**Your task:** Reproduce the records word for word, starting at the first line and ending at the line that contains "307 centimetres", with both of those lines included.
* * * * *
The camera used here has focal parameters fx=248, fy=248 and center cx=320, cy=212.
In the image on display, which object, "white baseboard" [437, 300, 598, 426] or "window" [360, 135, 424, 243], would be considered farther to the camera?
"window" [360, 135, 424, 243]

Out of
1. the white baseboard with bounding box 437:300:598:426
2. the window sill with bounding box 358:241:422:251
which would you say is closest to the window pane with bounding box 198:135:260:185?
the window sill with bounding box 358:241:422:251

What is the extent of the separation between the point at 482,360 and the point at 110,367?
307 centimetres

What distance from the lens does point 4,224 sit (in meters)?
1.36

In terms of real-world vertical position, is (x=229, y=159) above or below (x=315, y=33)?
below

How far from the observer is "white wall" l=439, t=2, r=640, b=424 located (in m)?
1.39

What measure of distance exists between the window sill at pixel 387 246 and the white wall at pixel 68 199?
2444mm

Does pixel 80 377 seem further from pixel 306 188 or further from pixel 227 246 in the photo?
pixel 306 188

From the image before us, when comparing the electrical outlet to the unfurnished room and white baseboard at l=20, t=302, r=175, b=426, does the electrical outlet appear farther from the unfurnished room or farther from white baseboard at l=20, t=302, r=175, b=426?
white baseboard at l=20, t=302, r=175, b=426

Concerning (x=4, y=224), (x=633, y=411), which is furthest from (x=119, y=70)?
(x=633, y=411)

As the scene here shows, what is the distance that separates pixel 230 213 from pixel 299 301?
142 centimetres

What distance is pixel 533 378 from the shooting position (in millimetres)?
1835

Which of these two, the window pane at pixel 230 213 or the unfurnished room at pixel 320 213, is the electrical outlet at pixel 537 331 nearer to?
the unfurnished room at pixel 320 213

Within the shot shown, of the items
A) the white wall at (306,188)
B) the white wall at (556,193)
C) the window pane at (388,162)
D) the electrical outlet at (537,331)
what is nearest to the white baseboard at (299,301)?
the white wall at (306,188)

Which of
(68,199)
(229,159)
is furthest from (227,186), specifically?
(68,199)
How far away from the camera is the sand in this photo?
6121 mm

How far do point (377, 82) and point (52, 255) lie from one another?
* * * * *
**Output:**
The camera used here has focal parameters fx=248, fy=248 and center cx=320, cy=212.
In the image on display, which object, "white baseboard" [437, 300, 598, 426] or "window" [360, 135, 424, 243], would be considered farther to the camera?
"window" [360, 135, 424, 243]

Out of
1. the white baseboard with bounding box 437:300:598:426
2. the window sill with bounding box 358:241:422:251
which would you say is closest to the window pane with bounding box 198:135:260:185?
the window sill with bounding box 358:241:422:251

What is the extent of the separation between the point at 482,360 and the point at 110,367?
307 centimetres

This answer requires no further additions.